- _Dataset excerpts_:

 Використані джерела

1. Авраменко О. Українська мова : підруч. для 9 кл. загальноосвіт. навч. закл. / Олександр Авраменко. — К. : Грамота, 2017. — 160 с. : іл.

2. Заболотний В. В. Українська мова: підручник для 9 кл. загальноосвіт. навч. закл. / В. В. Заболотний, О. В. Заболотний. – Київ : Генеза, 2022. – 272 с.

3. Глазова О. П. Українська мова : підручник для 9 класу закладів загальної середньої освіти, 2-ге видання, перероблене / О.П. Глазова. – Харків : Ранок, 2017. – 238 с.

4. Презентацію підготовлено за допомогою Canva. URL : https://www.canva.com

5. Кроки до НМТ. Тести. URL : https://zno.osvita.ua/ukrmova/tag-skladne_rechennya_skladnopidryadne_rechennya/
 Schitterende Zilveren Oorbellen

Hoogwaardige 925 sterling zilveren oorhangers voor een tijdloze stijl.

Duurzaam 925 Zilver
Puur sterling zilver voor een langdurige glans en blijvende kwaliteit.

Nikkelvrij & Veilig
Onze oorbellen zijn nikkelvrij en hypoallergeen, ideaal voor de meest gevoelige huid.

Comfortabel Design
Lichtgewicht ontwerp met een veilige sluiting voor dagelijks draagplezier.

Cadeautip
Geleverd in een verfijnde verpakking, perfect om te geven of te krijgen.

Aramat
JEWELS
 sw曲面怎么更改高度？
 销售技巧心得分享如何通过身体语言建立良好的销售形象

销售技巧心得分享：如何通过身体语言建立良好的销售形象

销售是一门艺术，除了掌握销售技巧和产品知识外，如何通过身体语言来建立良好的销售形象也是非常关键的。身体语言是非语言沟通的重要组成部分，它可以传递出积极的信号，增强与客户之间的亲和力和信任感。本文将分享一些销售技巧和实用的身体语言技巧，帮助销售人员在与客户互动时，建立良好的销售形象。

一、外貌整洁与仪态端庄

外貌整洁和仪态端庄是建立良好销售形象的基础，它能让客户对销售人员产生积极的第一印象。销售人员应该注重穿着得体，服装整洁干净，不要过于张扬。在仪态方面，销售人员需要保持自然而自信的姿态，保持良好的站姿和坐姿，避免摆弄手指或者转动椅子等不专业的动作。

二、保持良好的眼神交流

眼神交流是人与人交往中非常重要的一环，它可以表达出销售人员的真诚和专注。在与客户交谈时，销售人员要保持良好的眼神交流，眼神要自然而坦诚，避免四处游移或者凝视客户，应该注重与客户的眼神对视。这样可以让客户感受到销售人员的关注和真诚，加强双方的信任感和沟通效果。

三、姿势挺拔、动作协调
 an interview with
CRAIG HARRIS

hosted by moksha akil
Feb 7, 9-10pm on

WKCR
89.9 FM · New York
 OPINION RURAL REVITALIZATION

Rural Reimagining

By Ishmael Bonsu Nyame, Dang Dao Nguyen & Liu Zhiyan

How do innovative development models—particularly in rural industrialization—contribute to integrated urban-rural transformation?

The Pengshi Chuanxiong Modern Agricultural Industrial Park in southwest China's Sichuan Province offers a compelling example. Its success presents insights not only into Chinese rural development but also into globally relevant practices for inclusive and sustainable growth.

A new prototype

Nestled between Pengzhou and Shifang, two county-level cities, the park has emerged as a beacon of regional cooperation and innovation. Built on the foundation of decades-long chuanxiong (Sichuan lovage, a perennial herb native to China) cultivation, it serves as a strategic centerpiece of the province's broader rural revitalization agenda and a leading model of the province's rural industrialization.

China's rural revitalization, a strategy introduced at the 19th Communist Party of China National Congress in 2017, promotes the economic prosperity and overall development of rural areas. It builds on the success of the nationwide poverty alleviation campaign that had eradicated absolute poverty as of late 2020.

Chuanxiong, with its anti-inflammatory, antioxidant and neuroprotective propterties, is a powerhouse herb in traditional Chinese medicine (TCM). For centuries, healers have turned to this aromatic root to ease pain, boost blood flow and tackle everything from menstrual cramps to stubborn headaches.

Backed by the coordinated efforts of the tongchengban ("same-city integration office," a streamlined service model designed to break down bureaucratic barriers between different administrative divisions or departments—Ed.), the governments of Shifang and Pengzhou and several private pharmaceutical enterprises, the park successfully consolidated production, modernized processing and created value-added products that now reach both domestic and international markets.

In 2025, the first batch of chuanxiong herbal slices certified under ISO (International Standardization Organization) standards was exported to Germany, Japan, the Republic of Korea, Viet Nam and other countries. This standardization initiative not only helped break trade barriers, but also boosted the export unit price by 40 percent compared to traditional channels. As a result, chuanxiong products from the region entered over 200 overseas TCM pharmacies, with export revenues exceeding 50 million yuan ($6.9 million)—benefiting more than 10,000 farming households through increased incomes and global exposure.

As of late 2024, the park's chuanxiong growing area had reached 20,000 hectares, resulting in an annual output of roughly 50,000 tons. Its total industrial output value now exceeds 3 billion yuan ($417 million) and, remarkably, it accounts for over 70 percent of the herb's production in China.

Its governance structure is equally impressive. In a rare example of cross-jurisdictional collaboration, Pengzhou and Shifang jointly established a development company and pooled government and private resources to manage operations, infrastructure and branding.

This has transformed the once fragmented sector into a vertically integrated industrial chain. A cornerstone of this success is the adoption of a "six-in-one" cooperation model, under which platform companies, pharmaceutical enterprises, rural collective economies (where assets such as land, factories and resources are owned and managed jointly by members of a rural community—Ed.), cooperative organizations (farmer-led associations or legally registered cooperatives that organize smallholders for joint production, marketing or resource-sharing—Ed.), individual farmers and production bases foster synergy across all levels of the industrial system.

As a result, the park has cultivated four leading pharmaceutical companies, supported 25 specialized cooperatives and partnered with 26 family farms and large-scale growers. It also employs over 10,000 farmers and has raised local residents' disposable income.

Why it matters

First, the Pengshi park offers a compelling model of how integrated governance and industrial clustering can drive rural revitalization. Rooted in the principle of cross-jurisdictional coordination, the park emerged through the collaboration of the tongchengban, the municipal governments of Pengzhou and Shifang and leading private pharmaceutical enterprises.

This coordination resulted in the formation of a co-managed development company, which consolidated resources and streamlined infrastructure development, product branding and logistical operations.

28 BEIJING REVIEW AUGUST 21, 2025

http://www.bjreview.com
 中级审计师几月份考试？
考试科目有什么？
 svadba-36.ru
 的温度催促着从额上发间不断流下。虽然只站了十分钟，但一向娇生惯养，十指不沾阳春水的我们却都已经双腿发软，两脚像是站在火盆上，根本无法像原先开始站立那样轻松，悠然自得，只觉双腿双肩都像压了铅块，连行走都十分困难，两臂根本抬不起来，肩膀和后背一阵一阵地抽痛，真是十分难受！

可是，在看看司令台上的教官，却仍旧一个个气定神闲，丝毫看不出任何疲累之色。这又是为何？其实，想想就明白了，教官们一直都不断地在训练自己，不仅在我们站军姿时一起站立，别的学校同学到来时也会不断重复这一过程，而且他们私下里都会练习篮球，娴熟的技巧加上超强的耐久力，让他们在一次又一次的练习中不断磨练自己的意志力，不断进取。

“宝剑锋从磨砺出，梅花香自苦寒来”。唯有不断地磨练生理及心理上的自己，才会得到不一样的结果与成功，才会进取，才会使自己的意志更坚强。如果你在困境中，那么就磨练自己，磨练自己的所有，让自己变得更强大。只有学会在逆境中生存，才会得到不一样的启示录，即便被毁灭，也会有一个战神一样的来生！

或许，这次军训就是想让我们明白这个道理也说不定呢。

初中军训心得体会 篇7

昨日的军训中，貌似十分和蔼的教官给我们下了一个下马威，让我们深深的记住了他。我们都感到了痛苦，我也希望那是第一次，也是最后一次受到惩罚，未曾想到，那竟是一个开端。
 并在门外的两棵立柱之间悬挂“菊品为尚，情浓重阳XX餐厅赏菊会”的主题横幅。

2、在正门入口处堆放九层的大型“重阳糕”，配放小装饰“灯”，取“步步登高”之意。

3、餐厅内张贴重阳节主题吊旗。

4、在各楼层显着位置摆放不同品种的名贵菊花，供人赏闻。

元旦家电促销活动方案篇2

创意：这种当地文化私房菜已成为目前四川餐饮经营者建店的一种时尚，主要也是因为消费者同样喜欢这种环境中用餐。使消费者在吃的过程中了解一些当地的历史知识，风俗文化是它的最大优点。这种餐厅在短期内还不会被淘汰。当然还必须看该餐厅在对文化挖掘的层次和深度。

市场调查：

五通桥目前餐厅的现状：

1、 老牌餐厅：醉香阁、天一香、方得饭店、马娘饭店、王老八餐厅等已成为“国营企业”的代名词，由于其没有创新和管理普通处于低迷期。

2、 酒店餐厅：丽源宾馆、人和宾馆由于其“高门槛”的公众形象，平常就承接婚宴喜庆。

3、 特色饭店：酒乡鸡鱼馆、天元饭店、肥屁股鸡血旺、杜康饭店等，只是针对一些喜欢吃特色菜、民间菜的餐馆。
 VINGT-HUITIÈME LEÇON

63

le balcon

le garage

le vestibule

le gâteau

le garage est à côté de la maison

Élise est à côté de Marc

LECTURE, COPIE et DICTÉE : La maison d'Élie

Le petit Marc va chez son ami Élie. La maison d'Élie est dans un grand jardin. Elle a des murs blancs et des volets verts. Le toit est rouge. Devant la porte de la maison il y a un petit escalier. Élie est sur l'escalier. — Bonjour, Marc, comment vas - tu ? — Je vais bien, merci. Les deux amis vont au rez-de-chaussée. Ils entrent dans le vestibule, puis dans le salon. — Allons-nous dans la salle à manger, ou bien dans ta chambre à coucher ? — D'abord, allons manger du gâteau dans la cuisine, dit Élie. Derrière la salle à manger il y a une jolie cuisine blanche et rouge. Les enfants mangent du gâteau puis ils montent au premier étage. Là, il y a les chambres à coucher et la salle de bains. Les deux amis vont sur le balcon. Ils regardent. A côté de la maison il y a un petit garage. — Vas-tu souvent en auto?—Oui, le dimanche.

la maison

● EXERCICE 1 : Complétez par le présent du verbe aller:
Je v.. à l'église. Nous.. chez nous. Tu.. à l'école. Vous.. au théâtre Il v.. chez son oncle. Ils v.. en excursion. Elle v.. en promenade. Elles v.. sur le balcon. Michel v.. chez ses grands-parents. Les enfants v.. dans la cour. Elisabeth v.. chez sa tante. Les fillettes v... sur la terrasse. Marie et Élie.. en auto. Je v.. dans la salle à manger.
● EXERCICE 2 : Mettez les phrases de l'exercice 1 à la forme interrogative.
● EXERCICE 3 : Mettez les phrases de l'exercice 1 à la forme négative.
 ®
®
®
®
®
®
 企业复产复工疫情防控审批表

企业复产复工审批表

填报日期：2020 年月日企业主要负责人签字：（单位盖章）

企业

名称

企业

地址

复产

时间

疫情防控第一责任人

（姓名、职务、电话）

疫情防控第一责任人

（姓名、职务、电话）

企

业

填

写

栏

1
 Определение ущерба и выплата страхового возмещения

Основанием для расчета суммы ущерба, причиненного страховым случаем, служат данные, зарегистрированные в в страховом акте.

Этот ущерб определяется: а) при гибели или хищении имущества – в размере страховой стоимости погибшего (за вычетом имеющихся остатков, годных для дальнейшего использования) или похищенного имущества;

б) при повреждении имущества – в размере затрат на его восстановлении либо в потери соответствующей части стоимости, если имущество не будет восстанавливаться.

- _Work required_: Where a line of the data holds the word "offers", copy that line.

- _Finished exercise_:
The Pengshi Chuanxiong Modern Agricultural Industrial Park in southwest China's Sichuan Province offers a compelling example. Its success presents insights not only into Chinese rural development but also into globally relevant practices for inclusive and sustainable growth.
First, the Pengshi park offers a compelling model of how integrated governance and industrial clustering can drive rural revitalization. Rooted in the principle of cross-jurisdictional coordination, the park emerged through the collaboration of the tongchengban, the municipal governments of Pengzhou and Shifang and leading private pharmaceutical enterprises.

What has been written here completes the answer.